O nedenle "Acaba o ne hissetmiştir" diye düşündüm.
En çok merak ettiğim şeylerden biri buydu.
Tabii aklımda birçok şey uçuşmuştu.
Karaoğlan’lı yıllar, onunla paylaştığım paylaşmadığım şeyler, özel ilişkilerim, 1980 öncesi, sonrası ve daha başka birçok şey.
Ama o görüntüyü hiçbir zaman unutamadım.
Merve Kavakçı, Türkiye Büyük Millet Meclisi’nin Genel Kurul Salonu’na doğru emin adımlarla yürüyor.
Milletvekillerinin çoğu paralize olmuş.
Bizler, televizyon başındaki insanlar öfkeyle izliyoruz.
İşte o sırada Ecevit ayağa kalkıyor ve hepimizin hafızasına kazınan konuşmayı yapıyor:
"Bu hanımefendiye haddini bildiriniz."
* * *
Acaba Merve Kavakçı, Ecevit’in ölümü hakkında ne düşünüyordu?
Ne düşündüğünü merak eden sadece ben değilmişim.
Yeni Şafak Gazetesi de aynı sorunun cevabını merak etmiş.
Gazetenin önceki günkü sayısının 12’nci sayfasında, alt taraflarda bir yerde çift sütunluk küçük bir haber vardı.
Merve Kavakçı’ya ne düşündüğünü sormuşlar.
Cevabı aynen şöyle:
"Dava en yüce mahkemeye intikal etmiştir. Şu aşamada başka bir şey söylemek uygun değildir."

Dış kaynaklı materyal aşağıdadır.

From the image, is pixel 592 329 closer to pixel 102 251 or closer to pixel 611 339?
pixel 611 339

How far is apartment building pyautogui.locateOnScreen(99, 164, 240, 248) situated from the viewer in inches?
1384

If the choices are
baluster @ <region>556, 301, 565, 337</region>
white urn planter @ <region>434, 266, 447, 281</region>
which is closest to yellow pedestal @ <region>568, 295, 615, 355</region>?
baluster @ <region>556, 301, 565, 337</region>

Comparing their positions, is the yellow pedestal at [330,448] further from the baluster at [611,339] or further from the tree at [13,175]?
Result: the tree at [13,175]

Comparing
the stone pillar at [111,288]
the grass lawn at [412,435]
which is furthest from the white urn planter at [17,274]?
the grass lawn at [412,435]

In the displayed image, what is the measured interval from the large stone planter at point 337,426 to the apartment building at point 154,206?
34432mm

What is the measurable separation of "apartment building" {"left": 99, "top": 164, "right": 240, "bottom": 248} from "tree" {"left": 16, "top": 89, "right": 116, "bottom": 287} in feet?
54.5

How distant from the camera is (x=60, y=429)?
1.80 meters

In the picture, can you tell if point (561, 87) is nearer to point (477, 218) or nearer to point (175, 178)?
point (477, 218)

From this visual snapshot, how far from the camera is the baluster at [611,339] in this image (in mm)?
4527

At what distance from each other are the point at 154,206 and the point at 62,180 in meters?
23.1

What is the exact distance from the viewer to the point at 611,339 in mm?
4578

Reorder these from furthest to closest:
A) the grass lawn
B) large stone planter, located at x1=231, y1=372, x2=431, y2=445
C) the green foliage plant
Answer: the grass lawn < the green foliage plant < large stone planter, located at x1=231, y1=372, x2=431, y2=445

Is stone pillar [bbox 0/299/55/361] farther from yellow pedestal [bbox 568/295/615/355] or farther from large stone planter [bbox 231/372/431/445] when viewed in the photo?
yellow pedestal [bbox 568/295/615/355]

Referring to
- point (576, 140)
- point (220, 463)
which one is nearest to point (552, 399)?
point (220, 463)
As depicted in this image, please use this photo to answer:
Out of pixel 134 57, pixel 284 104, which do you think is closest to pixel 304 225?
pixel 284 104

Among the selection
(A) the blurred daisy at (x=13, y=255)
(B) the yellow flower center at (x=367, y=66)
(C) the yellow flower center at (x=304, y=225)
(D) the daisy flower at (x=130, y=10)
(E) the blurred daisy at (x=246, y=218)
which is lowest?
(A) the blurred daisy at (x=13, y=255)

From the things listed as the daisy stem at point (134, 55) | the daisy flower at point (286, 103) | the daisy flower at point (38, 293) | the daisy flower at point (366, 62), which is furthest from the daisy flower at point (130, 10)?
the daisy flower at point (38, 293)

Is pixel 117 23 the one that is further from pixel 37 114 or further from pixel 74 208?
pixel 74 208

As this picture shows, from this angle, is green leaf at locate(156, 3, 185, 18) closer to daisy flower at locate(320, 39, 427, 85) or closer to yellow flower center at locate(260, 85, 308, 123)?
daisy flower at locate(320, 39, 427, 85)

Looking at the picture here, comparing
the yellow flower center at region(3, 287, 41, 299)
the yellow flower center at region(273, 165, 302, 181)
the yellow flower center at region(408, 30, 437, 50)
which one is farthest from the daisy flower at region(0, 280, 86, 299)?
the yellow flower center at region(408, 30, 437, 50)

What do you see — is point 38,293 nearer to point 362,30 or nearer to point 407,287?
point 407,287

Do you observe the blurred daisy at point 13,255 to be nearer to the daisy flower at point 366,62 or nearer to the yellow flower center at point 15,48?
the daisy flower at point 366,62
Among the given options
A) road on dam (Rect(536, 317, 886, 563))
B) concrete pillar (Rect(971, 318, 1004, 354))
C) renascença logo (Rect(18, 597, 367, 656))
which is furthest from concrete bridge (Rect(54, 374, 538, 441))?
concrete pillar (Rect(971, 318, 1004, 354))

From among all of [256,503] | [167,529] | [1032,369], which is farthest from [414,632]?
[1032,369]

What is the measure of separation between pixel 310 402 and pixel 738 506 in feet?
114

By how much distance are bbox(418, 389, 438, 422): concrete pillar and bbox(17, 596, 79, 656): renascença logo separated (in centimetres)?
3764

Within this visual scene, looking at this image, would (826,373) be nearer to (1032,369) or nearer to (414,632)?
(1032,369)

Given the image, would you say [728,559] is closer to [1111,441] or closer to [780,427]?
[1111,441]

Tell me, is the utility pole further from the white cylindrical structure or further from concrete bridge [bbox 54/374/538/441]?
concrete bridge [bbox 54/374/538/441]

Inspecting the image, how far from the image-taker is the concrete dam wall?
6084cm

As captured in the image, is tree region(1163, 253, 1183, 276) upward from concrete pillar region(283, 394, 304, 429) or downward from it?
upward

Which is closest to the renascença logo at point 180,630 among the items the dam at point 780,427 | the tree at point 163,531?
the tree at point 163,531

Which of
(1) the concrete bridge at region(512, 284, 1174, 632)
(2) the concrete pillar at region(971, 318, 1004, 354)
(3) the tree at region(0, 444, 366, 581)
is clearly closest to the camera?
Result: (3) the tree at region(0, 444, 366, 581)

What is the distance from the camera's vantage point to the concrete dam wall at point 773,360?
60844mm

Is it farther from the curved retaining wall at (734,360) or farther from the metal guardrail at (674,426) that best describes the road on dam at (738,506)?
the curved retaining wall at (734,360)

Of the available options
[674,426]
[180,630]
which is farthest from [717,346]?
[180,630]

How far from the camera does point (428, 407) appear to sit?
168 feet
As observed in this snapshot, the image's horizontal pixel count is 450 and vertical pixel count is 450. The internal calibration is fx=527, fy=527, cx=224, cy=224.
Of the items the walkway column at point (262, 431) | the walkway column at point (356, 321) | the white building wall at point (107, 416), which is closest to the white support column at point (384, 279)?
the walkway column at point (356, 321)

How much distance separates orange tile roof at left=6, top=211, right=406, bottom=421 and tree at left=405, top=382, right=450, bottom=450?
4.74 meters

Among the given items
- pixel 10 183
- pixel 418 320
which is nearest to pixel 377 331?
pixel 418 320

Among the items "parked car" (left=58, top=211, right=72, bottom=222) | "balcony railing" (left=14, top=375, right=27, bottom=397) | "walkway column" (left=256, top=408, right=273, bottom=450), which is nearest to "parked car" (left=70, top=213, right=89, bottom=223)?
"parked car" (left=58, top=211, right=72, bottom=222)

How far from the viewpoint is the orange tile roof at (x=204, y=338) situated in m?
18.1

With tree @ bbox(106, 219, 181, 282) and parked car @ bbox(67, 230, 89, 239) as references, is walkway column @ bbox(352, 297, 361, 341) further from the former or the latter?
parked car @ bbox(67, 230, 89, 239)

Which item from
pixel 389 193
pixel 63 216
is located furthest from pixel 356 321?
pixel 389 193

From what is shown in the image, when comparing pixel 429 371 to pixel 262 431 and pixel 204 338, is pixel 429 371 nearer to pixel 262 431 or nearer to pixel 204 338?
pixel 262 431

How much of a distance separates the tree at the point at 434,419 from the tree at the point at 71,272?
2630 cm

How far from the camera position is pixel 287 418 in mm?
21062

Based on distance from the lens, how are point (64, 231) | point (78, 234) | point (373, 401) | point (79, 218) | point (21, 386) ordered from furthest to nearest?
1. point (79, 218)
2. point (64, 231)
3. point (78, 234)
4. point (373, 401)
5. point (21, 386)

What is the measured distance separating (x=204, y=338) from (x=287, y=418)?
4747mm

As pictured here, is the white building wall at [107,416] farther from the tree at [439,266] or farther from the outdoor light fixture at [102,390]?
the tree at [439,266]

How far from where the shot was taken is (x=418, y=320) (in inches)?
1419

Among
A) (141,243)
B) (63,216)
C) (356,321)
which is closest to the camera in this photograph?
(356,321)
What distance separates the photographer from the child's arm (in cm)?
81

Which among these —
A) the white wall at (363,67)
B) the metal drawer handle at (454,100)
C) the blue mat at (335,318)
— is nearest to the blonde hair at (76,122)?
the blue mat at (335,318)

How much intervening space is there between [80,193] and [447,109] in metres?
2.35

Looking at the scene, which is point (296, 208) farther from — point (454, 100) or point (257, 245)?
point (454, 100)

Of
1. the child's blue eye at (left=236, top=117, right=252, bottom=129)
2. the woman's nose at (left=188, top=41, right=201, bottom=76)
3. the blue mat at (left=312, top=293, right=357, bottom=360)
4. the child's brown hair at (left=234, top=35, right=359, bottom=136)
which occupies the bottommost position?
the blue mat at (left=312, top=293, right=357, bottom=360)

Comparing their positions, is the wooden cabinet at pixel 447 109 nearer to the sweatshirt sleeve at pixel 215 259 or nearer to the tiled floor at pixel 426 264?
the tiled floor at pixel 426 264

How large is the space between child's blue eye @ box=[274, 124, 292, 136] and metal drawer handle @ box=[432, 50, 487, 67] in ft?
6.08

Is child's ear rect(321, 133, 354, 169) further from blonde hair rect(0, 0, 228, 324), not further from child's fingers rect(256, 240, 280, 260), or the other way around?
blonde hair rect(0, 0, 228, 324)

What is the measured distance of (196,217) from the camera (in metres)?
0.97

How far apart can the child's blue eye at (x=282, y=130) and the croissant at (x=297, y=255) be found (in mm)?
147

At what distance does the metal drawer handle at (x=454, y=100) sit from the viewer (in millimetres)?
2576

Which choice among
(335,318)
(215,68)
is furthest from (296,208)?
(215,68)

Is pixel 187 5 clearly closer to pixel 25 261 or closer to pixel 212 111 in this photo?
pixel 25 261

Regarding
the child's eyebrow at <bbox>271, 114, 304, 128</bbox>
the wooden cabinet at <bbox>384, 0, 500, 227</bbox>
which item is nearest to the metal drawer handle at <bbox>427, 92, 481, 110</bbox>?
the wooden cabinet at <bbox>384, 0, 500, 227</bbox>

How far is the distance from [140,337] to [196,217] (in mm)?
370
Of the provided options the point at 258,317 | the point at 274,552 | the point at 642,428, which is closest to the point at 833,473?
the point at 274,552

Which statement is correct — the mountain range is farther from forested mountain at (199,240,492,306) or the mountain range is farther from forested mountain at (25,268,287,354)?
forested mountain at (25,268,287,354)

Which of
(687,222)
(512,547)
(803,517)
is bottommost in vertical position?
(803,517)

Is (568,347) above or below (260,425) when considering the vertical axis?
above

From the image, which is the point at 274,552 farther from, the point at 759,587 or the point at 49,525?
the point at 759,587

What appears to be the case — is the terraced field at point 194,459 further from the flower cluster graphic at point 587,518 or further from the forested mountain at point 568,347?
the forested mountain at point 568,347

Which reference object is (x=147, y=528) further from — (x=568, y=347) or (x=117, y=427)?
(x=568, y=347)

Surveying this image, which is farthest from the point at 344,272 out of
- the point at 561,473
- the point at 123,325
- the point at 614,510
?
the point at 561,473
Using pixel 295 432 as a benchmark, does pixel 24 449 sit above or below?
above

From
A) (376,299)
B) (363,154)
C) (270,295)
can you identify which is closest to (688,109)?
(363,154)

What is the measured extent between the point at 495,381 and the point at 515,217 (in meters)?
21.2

İşte bu kadar kısa ve soğuk bir cevap.
Ben eskiden beri kadınların, öfkelerini ve nefretlerini koruma konusunda erkeklere göre çok daha az müsrif olduklarını düşünürüm.
Merve Kavakçı’nın cevabını okuyunca, işte bu metalik soğukluğu ruhumun derinlerinde hissettim.
Oysa Ecevit o gün, belki de siyasi tarihinin en önemli kararlarından ve eylemlerinden birini yapmıştı.
Bana göre, Kavakçı’nın salona girmesi, Türkiye Büyük Millet Meclisi’nde bir "sivil darbe girişimi"ydi.
Birilerinin, halkın gözündeki güvenilirliği ve karizması ile bu darbeyi önlemesi gerekiyordu.
Bu darbeyi o gün Bülent Ecevit önlemişti.
O sahne gözümün önünde bütün canlılığıyla hálá duruyor.
Ecevit’in o günkü direnişini, İspanya Parlamentosu’nu basan askere karşı direnen Meclis Başkanı’nın duruşuna çok benzetmiştim.
Cesaret ve kararlılık işte böyle anlarda gerekiyor.
Büyük siyasetçileri de böyle kararlar ve duruşlar yaratıyor.
* * *
O hareket Merve Kavakçı’nın siyasi hayatının sonu oldu.
O gün darbe başarılsaydı, Türkiye’de neyin nereye gideceğini kimse bilemezdi.
Merve Kavakçı silindi gitti.
Ama demek ki içindeki o metalik duygusuzluk, bütün soğukluğuyla devam ediyormuş.
Merak ettiğim tek cümlenin bende yarattığı duygu bu oldu.